Monday, July 11, 2016

The other half of Monday...the part that didn't include food.

We couldn’t just eat food all day, so we slowly made our way to some other tourist attractions. The kids are growing tired of seeing all these buildings and museums, and I can’t blame them. I wouldn’t have understood the value myself at their age. I’m hoping, though, they can look back at it and see the beauty in traveling so young. 

And if not, they will have these wonderful photos to remind them of the times they had travelling where I can guilt trip them to understanding how privileged they are to travel the world at such young ages. 

We made our way to Notre-Dame under much protest. The line was long, but the wait was short, luckily. 

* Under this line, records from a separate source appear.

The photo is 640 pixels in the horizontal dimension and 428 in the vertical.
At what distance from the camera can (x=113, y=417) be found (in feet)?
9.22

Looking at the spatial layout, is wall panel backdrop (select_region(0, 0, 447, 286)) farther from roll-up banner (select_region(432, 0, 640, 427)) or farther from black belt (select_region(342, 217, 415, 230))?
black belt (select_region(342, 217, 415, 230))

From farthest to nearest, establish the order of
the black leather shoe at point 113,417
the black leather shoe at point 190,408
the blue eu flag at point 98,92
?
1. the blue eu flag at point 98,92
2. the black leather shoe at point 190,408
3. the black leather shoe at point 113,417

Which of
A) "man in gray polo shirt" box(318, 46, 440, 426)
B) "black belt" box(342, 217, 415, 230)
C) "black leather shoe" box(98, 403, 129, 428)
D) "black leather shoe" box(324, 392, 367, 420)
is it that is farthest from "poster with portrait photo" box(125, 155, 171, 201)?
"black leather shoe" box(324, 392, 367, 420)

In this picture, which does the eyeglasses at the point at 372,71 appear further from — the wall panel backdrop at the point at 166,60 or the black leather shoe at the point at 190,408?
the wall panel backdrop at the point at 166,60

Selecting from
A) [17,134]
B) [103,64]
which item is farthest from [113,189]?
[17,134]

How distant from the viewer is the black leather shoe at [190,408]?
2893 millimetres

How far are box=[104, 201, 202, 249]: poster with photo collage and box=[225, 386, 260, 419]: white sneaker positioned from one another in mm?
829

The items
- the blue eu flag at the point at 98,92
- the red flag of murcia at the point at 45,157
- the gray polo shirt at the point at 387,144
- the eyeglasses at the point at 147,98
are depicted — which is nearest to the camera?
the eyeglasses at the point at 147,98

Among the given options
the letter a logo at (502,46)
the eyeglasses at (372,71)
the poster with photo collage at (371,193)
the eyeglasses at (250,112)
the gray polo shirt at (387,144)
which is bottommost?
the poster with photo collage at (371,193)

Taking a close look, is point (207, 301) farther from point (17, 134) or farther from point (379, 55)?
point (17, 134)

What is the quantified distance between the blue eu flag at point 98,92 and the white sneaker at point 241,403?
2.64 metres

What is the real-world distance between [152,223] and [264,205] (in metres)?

I’ve been struck by the number of beggars in Paris, most seem to be of Syrian decent, at least, that is what some of the signs they have held have said. Most have children, some very young. They sit on the streets and in the stations, holding out their hands or a cup. Often, the women don’t even make eye contact with you. Cultural difference? Strategy? I don’t know. I’ve also seen people begging with newborn puppies, which was equally as heartbreaking. 

How have we come so far, yet fail to meet the basic needs of so many people in this world? No person should have to live on the streets and as countries, we should have services in place to ensure that people fleeing violence are taken care of when they seek refuge. Yet, that doesn’t seem to be the case, and this makes us less civilized then we would like to admit. The Statue of Liberty welcomes the poor, the hungry, without discernment. However, we, too, fail to protect our must needy or care for them in the way humans for care for one another. It is not the “American way.” France appears to be no different in this regard. 

Inside, the vaulted ceilings arched over head, decorated with intricate arches and chambers. Much of the detail was lost to the naked eye down below, but the beauty was not. We made our way from stain glass window to stain glass, admiring the kaleidoscope of colors that shone down on us in divine light. Most impressive was the organ, one sitting high above guests. The music from one of these must strike awe in the hearts of church goers. 

After picking up said pastries (see previous post), we headed to Jardin du Luxembourg, created in 1612 by Marie de' Medici, the widow of King Henry IV in France. She had the palace built in the style of the Pitti Palace and a park imitating the style of the one she had known as a child in Florence. There are many statues here, of queens, French women, famous writers and artists, but notable for American tourists is the small scale model of the Statue of Liberty also sculpted by Bartholdi. These very gardens are featured prominently in Victor Hugo's Les Mis, where the main characters first meet and their love story unfolds. There was a pond with boats, where children gleefully chased their rented boat around with a wooden stick to push it off when it came close enough to the edge of the fountain.

There was also a children's play area in one corner of the park, where we paid the two euros for the kids to run around and enjoy being kids for an hour before we headed to the Centre Pompidou for the modern art exhibitions, featuring among others, Salvador Dali.

I've always had a slight, strange obsession with Dali, mostly because his surreal style is so out of the ordinary. I am much more interested in modern and contemporary art than the classic styles, even though I see the beauty in them, I don't feel drawn to them in the same way I do newer art. Product of my time? Perhaps.

The Centre Pompidou did not disappoint. It not only houses modern  and contemporary art exhibitions, but also the public library. The building itself is a sight, housing tubes and pipes on the outside instead of the inside. We took the tubed in escalator up to the 6th floor. Whoops! We had meant to go to the fifth, but the view was stunning.

before finding the exhibitions that were included in the Paris Museum Pass we had bought. Inside, we explored Monet, Picasso, and Dali, to name a few. The kids and I talked about what they saw in each image or display, sometimes differing a lot from each other or even what I saw. I love the way contemporary and modern artists don't limit to paint or drawing or even sculpture using marble or bronze, etc. Art was made from light, from hair, from a variety of objects, limited only by the imagination of the artist. I think this is what interests me the most, the way in which artists see art in everyday objects. Like cous cous or a urinal. Who would have thought...

Our day ended here, as we headed home for some rest and relaxation and a light dinner.